Has referring for NHS care become a postcode lottery?
Is referring for NHS care unnecessarily complicated and problematic, Neel Kothari questions.
Over the last few years, I’ve noticed a gradual creep towards referring for NHS care via online platforms.
The process varies regionally, but increasingly involves referring for NHS care to a nameless, faceless and often difficult to contact central team instead of a ‘trusted colleague’.
This makes triaging patients easier for secondary care.
But concerns raised question the fitness for purpose of these referring services.
Referring for NHS care
Issues range from numerous returned referrals for often trivial matters to more serious concerns relating to unnecessary delays for patients in pain or more serious illnesses.
Through conversation, colleagues have pointed out that it isn’t necessarily the online platforms per se that are to blame.
Problems come with delays and refusals to treat once the referral has reached the secondary care providers.

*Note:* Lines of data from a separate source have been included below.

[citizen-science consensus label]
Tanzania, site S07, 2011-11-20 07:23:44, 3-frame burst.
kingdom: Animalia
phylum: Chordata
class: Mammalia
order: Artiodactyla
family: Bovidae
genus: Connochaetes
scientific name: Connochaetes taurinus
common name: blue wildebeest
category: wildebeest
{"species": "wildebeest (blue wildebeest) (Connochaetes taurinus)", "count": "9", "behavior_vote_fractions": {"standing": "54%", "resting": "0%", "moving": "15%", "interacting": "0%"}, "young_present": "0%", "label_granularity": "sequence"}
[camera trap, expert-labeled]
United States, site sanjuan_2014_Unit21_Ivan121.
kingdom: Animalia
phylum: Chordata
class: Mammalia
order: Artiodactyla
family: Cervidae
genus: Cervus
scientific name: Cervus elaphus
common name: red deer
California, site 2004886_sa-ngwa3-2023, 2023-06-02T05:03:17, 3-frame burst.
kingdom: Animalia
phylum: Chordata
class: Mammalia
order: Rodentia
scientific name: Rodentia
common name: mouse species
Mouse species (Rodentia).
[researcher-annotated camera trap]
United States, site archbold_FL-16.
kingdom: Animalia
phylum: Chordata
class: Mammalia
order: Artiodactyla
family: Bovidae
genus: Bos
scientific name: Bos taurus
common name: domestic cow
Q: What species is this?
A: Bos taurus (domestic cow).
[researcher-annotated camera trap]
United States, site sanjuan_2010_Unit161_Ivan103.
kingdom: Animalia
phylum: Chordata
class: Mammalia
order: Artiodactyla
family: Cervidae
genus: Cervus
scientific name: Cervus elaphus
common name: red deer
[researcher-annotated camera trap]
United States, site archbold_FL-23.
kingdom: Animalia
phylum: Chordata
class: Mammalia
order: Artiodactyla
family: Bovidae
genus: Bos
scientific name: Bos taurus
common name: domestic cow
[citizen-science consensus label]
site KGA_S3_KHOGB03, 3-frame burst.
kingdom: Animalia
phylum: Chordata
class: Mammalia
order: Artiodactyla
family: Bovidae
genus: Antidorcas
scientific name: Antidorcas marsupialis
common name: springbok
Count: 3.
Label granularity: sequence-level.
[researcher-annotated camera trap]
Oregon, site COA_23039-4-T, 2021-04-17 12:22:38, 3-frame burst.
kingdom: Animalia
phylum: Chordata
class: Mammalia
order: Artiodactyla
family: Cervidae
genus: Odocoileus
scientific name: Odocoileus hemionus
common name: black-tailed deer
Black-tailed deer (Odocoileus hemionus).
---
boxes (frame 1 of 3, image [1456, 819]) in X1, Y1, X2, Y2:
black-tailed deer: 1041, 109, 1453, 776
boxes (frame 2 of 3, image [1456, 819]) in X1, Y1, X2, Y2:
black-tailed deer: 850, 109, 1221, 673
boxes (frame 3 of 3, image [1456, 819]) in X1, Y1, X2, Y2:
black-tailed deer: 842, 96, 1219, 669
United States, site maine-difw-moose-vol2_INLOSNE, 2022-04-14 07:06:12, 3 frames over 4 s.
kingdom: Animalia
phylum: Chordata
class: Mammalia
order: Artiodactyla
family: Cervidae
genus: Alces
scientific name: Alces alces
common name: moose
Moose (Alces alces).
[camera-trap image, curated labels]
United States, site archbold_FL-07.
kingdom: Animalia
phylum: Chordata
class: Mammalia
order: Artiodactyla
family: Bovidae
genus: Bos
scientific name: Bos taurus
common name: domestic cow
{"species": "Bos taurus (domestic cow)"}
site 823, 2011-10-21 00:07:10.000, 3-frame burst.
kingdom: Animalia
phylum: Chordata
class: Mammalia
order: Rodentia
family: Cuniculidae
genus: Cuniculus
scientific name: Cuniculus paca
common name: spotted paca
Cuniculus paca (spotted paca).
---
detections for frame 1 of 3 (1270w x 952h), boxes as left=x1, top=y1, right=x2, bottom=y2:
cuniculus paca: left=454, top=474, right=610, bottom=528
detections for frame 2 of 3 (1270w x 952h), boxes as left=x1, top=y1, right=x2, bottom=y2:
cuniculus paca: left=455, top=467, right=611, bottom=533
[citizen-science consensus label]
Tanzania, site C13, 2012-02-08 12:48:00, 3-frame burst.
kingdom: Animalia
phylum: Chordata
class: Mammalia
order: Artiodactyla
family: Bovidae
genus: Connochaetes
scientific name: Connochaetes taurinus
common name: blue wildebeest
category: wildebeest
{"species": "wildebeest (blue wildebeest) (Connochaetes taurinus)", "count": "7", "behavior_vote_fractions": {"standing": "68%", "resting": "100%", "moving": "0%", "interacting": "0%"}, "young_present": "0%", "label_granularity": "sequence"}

Nevertheless, the inability to simply call someone and have an actual conversation about a patient can have serious consequences when the system for whatever reason doesn’t work.
I’m not suggesting that we return to the days where a referral letter consisted of ‘please treat the LL8’.
But the shear mass of information required simply places an unfair administrative burden on busy GDPs.
I find it particularly annoying to have to supply information about the patient’s height, weight and BMI.
As well as the need to now provide a radiograph with every referral as part of the triaging process.
In my opinion it’s questionable as to whether taking radiographs for triaging purposes is even acceptable under IRMER legislation.
My levels of exasperation increase when I read statements such as: ‘This information is crucial to triage and for any planned future treatment, if this information is missing then we will reject the referral’.
And having to tick boxes with a quasi-legal connotation, which say: ‘I confirm that all the information supplied is correct’ or ‘I agree all the information is complete’.
On one particular form it is also a mandatory requirement that the patient also confirms this.
It’s simply unfathomable to think that any busy dentist has spare time to fill out forms to the nth degree.
In my opinion, this is a wholly unacceptable way for colleagues to interact over patient care.
I should add that in many parts of the UK, referral pathways work well.
This is not a criticism of any one particular region.
As resources become more stretched, I’m increasingly concerned that the process of referring for NHS care is used to restrict services, instead of helping patients access care needed.